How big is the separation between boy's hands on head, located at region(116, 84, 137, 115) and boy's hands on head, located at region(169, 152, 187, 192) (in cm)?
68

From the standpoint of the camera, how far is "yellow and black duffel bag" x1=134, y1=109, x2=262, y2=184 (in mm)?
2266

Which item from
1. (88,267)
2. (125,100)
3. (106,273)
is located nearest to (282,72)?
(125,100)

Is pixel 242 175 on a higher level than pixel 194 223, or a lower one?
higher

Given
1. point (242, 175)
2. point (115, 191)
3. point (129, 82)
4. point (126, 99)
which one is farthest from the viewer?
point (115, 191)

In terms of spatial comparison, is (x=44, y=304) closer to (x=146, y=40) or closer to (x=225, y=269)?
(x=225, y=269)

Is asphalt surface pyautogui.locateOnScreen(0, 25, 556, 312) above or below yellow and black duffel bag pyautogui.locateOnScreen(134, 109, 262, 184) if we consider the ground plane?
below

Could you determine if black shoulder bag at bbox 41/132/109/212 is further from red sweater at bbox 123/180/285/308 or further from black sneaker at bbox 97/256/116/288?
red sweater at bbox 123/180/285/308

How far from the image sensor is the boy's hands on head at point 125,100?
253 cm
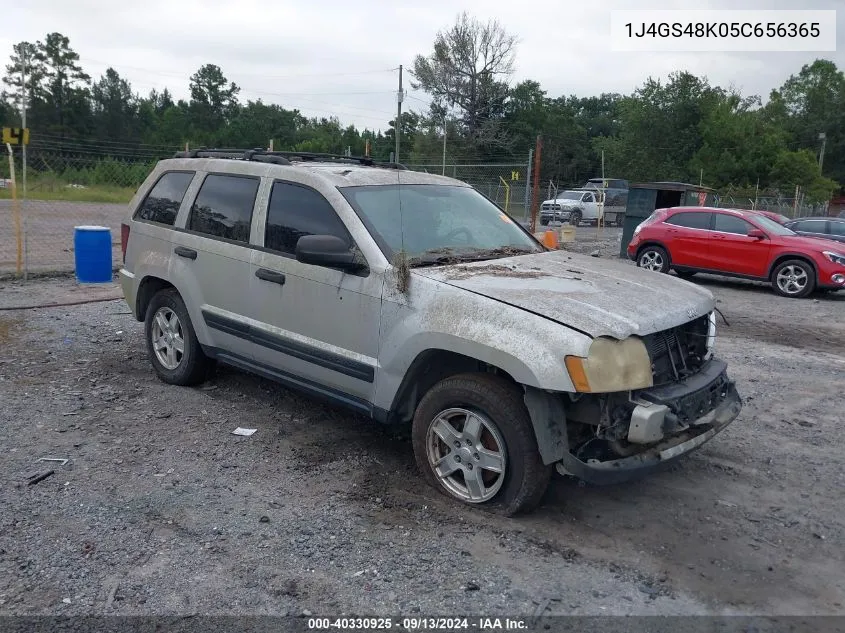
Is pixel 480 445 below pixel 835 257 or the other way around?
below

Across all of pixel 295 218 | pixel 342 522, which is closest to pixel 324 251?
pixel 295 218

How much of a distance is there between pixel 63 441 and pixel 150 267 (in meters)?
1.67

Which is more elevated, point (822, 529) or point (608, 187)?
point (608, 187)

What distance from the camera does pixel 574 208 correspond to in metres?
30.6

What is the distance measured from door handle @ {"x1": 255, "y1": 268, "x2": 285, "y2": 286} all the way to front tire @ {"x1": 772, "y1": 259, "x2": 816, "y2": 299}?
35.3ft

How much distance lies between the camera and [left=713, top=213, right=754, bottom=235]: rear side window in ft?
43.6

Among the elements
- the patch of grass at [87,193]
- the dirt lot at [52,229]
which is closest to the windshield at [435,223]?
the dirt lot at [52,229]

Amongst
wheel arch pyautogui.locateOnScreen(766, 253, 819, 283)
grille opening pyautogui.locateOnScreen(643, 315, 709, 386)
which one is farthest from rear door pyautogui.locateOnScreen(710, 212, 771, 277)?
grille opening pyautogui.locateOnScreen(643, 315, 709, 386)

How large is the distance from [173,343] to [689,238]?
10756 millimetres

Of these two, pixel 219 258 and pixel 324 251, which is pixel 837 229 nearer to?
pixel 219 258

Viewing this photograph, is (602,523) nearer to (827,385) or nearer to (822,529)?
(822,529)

☆ ☆ ☆ ☆ ☆ ☆ ☆

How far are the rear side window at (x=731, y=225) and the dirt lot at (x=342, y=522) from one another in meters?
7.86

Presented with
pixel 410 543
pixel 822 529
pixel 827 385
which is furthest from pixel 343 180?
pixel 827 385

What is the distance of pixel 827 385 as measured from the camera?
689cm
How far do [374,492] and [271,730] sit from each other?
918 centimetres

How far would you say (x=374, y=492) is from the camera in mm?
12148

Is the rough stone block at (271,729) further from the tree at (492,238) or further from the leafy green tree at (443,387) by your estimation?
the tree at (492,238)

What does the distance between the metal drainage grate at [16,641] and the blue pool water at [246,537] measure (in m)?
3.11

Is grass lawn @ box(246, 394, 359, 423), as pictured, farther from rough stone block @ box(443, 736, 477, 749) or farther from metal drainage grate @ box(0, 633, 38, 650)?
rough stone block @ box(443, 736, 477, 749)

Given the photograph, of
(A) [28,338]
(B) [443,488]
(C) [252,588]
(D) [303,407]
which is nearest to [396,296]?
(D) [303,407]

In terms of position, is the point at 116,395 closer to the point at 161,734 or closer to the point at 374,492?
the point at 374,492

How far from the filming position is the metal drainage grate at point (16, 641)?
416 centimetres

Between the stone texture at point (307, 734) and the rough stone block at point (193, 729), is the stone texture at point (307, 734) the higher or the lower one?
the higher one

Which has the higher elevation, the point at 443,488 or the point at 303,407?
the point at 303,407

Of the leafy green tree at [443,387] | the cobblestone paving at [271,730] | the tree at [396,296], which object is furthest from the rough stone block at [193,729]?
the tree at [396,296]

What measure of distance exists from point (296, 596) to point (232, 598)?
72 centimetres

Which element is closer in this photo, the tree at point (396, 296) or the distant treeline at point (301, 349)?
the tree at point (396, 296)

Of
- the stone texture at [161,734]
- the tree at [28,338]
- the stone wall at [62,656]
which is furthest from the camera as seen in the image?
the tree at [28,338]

☆ ☆ ☆ ☆ ☆ ☆ ☆

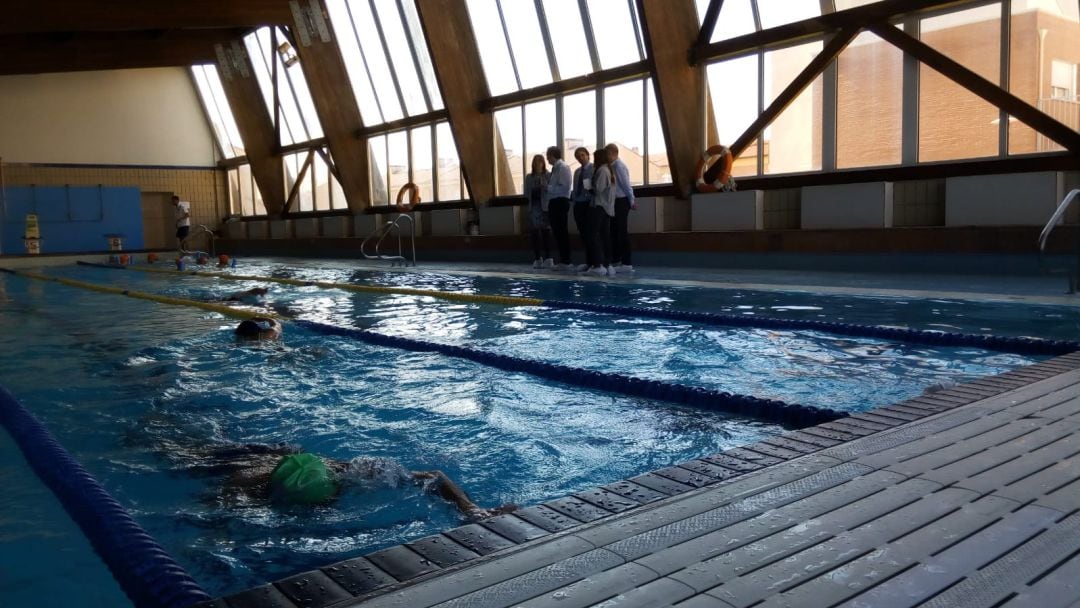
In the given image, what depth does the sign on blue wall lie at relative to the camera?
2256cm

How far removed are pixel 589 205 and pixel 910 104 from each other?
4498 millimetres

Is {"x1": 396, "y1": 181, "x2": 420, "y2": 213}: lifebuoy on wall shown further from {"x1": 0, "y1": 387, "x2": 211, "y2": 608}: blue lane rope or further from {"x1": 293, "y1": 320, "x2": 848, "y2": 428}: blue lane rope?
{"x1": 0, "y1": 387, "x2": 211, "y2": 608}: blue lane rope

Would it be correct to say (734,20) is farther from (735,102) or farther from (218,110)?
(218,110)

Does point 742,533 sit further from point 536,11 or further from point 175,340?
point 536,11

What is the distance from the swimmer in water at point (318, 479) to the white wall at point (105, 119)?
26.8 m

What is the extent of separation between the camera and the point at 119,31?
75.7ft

☆ ☆ ☆ ☆ ☆ ☆ ☆

*WHAT YOU WILL DO*: Find every line in the entries above that contains the word "image" and copy each of those lines in full. Count only matches with the same capitalization.

*RESPONSE*:
How far from the image sensor is the boy's hands on head at point 125,100?
which is furthest from the camera as seen in the image?
In the given image, what depth does the sign on blue wall lie at relative to the camera?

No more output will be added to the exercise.